**作業の目的**: 下にあるTemuの文章から、「国内通販に比べると梱包も厳重とは決して言えない。」で始まって「Temuの商品の安さはどれほどなのか。」で終わるところまでを、一字も変えずにそのまま書き写してください。

**与えられた文章**:
国内通販に比べると梱包も厳重とは決して言えない。

段ボールなどに梱包はされておらず、袋に入れられて届きます。袋を開けると、商品によっては箱に入っている場合もありますが、厳重に梱包されているわけではないので、割れやすいグラスの類いは避けたほうがいいかもしれません」

また、基本的なことだが、商品を買うときは、商品画像だけでなく説明までしっかり目を通し、素材やサイズなどの記載を確認しておこう。

「ほかの購入者のレビューは必ず目を通してください。悪いレビューが並んでいたりレビューが付いていなかったりするものは購入を控えたほうがいいかもしれません。また、電化製品は海外とコンセント形式や電圧などの規格が異なることがあるため、注文前に日本で使用できる規格かどうか、十分に確認してほしいですね」 

「返品保証」「返金保証」もTemuの売りだけど……

Temuの商品の安さはどれほどなのか。

ざっとサイトを見回しただけでも、ヘッドフォンが718円、LED懐中電灯が538円と、確かに激安。UV保護用冷却アームスリーブ1組が64円という理解不能な価格もあった。

しかも送料は無料で、最低注文金額が1400〜2800円(キャンペーンや割引などさまざまな要因で変動)。ちなみにAmazon(通常会員)の場合、送料が無料になる基準額が今春、引き上げられて3500円以上に。ただし、それ以下でも注文は可能だ。

**データ部分**:
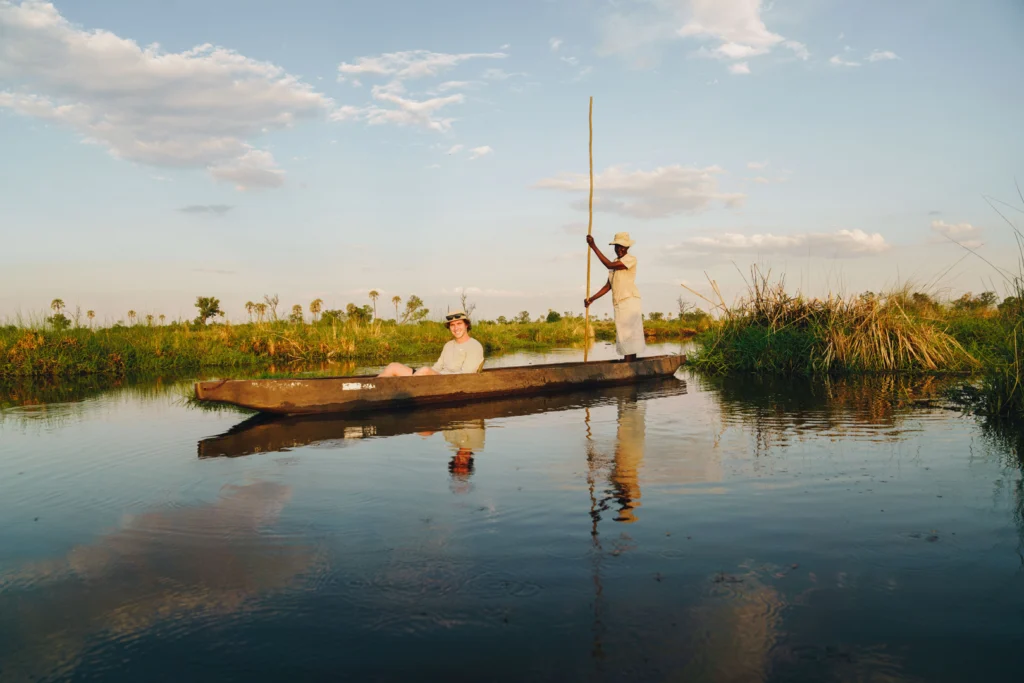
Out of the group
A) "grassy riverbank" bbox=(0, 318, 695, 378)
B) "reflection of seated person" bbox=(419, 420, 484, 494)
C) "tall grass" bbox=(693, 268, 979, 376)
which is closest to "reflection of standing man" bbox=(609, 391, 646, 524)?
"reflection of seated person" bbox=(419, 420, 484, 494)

==

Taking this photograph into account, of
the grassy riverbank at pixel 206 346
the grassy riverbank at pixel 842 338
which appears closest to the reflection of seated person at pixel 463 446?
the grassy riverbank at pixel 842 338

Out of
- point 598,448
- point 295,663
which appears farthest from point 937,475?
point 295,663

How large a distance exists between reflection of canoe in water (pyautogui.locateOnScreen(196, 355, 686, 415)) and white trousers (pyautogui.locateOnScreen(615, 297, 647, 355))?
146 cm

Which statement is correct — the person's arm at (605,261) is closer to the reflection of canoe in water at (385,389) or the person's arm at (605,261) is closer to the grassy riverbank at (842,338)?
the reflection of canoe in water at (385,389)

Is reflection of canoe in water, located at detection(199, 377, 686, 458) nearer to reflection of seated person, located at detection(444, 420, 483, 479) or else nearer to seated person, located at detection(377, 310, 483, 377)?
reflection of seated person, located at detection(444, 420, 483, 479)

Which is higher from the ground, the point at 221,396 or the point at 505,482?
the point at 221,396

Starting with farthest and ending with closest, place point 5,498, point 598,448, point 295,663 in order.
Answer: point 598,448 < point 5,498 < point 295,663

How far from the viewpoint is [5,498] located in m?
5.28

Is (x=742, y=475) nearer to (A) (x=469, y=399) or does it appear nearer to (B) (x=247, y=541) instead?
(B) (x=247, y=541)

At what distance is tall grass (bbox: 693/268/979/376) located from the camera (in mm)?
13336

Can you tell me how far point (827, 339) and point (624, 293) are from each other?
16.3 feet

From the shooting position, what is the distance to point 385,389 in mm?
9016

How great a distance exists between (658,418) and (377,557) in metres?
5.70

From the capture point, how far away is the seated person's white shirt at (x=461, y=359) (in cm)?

**回答**:
国内通販に比べると梱包も厳重とは決して言えない。

段ボールなどに梱包はされておらず、袋に入れられて届きます。袋を開けると、商品によっては箱に入っている場合もありますが、厳重に梱包されているわけではないので、割れやすいグラスの類いは避けたほうがいいかもしれません」

また、基本的なことだが、商品を買うときは、商品画像だけでなく説明までしっかり目を通し、素材やサイズなどの記載を確認しておこう。

「ほかの購入者のレビューは必ず目を通してください。悪いレビューが並んでいたりレビューが付いていなかったりするものは購入を控えたほうがいいかもしれません。また、電化製品は海外とコンセント形式や電圧などの規格が異なることがあるため、注文前に日本で使用できる規格かどうか、十分に確認してほしいですね」 

「返品保証」「返金保証」もTemuの売りだけど……

Temuの商品の安さはどれほどなのか。